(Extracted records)
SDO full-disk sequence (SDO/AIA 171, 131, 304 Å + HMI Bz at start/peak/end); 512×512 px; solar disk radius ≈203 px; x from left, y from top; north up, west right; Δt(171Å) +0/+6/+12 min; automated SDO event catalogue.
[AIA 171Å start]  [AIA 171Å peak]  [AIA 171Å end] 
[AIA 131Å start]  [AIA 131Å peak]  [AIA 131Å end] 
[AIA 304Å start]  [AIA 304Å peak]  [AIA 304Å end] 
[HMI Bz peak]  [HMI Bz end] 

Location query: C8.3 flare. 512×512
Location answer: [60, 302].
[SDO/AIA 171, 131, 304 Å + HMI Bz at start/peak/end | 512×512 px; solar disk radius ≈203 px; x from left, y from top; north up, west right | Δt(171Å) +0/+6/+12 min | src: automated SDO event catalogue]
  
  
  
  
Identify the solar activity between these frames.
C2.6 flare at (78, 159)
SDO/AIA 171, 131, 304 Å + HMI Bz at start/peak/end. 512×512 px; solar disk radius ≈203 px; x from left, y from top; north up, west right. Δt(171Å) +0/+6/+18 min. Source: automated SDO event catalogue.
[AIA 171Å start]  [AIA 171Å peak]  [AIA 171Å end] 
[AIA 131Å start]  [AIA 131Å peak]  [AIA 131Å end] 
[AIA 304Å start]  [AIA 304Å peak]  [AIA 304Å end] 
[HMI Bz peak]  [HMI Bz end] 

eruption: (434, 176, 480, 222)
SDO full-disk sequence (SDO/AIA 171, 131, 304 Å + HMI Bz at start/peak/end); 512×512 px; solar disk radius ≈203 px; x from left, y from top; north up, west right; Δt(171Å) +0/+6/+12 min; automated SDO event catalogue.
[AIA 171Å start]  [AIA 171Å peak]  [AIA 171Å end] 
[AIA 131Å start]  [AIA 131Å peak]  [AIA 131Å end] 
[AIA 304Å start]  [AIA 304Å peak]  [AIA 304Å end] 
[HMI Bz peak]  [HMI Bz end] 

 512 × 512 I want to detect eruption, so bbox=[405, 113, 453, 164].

WHAT THE TASK ASKS – Copy out every one of the items above word for word, line by line.

WRITTEN RESPONSE –
SDO full-disk sequence (SDO/AIA 171, 131, 304 Å + HMI Bz at start/peak/end); 512×512 px; solar disk radius ≈203 px; x from left, y from top; north up, west right; Δt(171Å) +0/+6/+12 min; automated SDO event catalogue.
[AIA 171Å start]  [AIA 171Å peak]  [AIA 171Å end] 
[AIA 131Å start]  [AIA 131Å peak]  [AIA 131Å end] 
[AIA 304Å start]  [AIA 304Å peak]  [AIA 304Å end] 
[HMI Bz peak]  [HMI Bz end] 

Location query: C8.3 flare. 512×512
Location answer: [60, 302].
[SDO/AIA 171, 131, 304 Å + HMI Bz at start/peak/end | 512×512 px; solar disk radius ≈203 px; x from left, y from top; north up, west right | Δt(171Å) +0/+6/+12 min | src: automated SDO event catalogue]
  
  
  
  
Identify the solar activity between these frames.
C2.6 flare at (78, 159)
SDO/AIA 171, 131, 304 Å + HMI Bz at start/peak/end. 512×512 px; solar disk radius ≈203 px; x from left, y from top; north up, west right. Δt(171Å) +0/+6/+18 min. Source: automated SDO event catalogue.
[AIA 171Å start]  [AIA 171Å peak]  [AIA 171Å end] 
[AIA 131Å start]  [AIA 131Å peak]  [AIA 131Å end] 
[AIA 304Å start]  [AIA 304Å peak]  [AIA 304Å end] 
[HMI Bz peak]  [HMI Bz end] 

eruption: (434, 176, 480, 222)
SDO full-disk sequence (SDO/AIA 171, 131, 304 Å + HMI Bz at start/peak/end); 512×512 px; solar disk radius ≈203 px; x from left, y from top; north up, west right; Δt(171Å) +0/+6/+12 min; automated SDO event catalogue.
[AIA 171Å start]  [AIA 171Å peak]  [AIA 171Å end] 
[AIA 131Å start]  [AIA 131Å peak]  [AIA 131Å end] 
[AIA 304Å start]  [AIA 304Å peak]  [AIA 304Å end] 
[HMI Bz peak]  [HMI Bz end] 

 512 × 512 I want to detect eruption, so bbox=[405, 113, 453, 164].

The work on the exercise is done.